**PROBLEM 1**
Answer these questions using the article on UN climate conferences:
(a) How many countries adopted the United Nations Framework Convention on Climate Change at the 1992 Earth Summit?
(b) In what year did that convention take effect?
(c) Under the Kyoto protocol, by what average amount below 1990 levels did the developed countries agree to cut annual emissions?
**PROBLEM 2**
From the article on UN climate conferences, write out the passage from "Outcome: Members adopted" up to and including "2008 and 2012.", word for word.
**PROBLEM 3**
Turn the paragraph in the article on UN climate conferences that begins "Outcome: Members adopted the Kyoto protocol" into a brief bulleted list that keeps its main facts.

**SUPPLIED TEXT**
——————

As the world gathers for the Paris climate conference in December 2015, a look at the goals, outcomes and Canadian contributions to five of the most significant previous United Nations climate conferences

AT TIMES, IT MIGHT SEEM like the world’s political leaders have been negotiating and debating on legally binding treaties to cut carbon dioxide and other greenhouse gas emissions forever. In fact, it’s only been happening for just over two decades.

COP 15 in Copenhagen, Denmark, in 2009

The process started in 1992 at the Earth Summit in Rio de Janeiro, an 11-day marathon led by Canadian Maurice Strong, then secretary-general of the UN Conference on Environment and Development, when 196 countries adopted the United Nations Framework Convention on Climate Change. “Countries understood then that we needed to address climate change,” says Janos Pasztor, United Nations assistant secretary-general on climate change.

The convention, which took effect in 1994, was an agreement to stabilize atmospheric concentrations of GHGs at levels below those that might cause “dangerous” extremes of climate change. A year after that, Berlin hosted the ­first formal United Nations climate change conference (or COP, for “Conference of the Parties”). It was at COP 1 that member nations began negotiating speci­fic limits, obligations and processes to meet this goal. While each subsequent COP meeting has built on its predecessors, some have been more pivotal than others. This article focuses on five such meetings — their aims, achievements, stumbling blocks and Canada’s role — to give context for the results just seen at the recent COP 21 treaty meetings in Paris.

KYOTO, JAPAN (COP 3) DEC. 1-10, 1997

Focus: Even as the UNFCCC took effect, it was clear that countries’ initial pledges and financial commitments were inadequate to meet its goals. By the time of the third annual meeting in Kyoto, there was ample desire and momentum for a follow-up agreement.

Outcome: Members adopted the Kyoto protocol, under which 37 industrialized nations (plus emerging European economies) agreed for the first time to legally binding targets and timetables for lowering GHG emissions. Developed countries were singled out based on the principle that they were responsible for and had economic benefit from most of the GHGs added to the atmosphere in the past 150 years. Collectively, they agreed to cut annual emissions an average of five per cent below 1990 levels between 2008 and 2012.

——————

**SUPPLIED DATA**

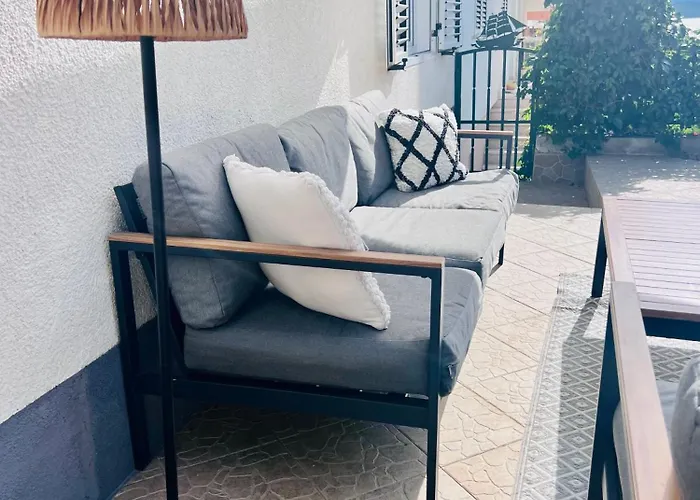 Apartmani-okrug Gornji-ciovo Appartement *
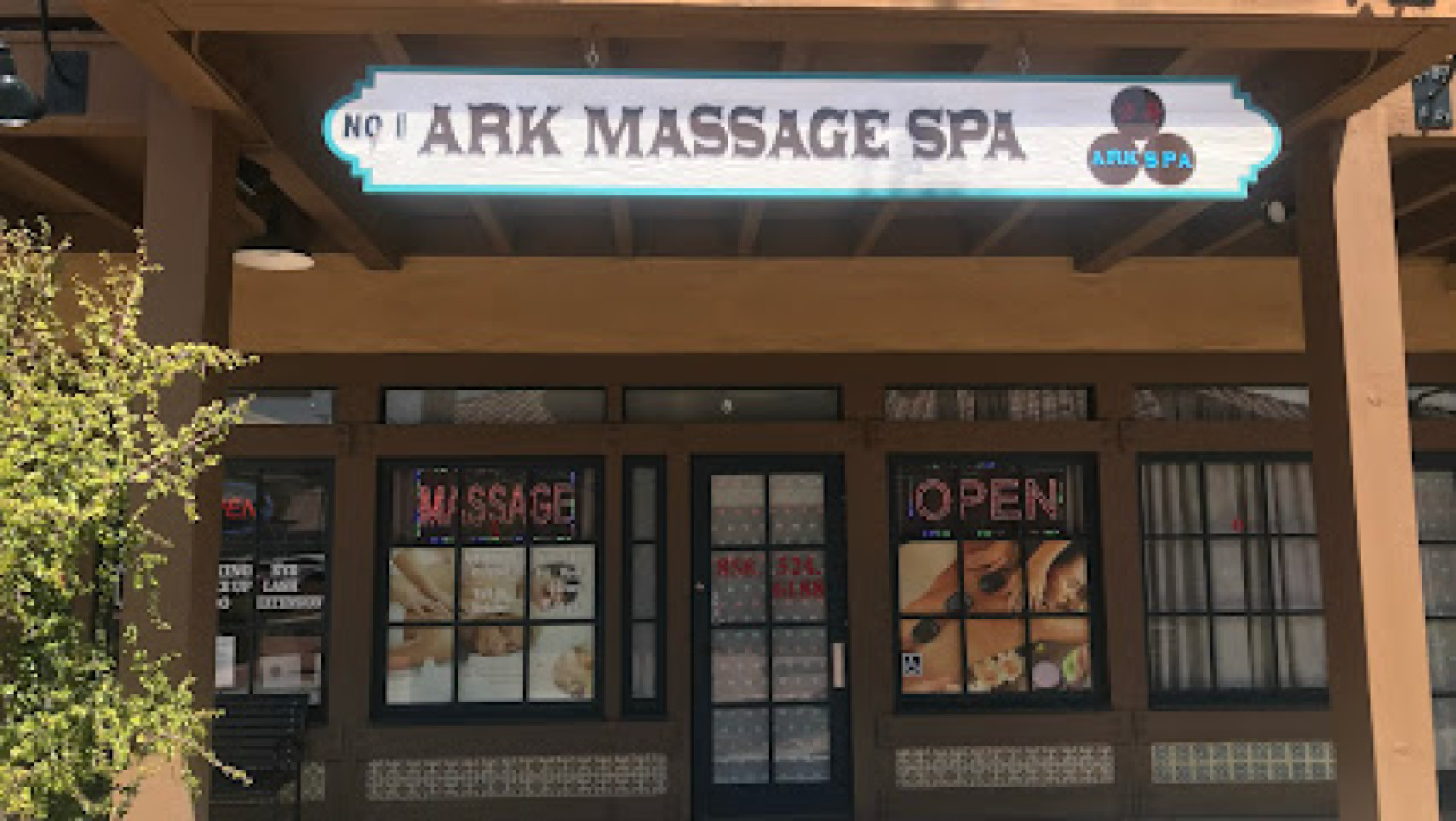 No.1 Ark Massage Spa photo 1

——————

**EXERCISE OUTPUT 1**
(a) 196 countries.
(b) 1994.
(c) An average of five per cent below 1990 levels, between 2008 and 2012.

**EXERCISE OUTPUT 2**
Outcome: Members adopted the Kyoto protocol, under which 37 industrialized nations (plus emerging European economies) agreed for the first time to legally binding targets and timetables for lowering GHG emissions. Developed countries were singled out based on the principle that they were responsible for and had economic benefit from most of the GHGs added to the atmosphere in the past 150 years. Collectively, they agreed to cut annual emissions an average of five per cent below 1990 levels between 2008 and 2012.

**EXERCISE OUTPUT 3**
- Members adopted the Kyoto protocol.
- 37 industrialized nations, plus emerging European economies, agreed for the first time to legally binding targets and timetables for lowering GHG emissions.
- Developed countries were singled out because they were responsible for, and had economically benefited from, most of the GHGs added to the atmosphere over the past 150 years.
- Together, they agreed to cut annual emissions by an average of five per cent below 1990 levels between 2008 and 2012.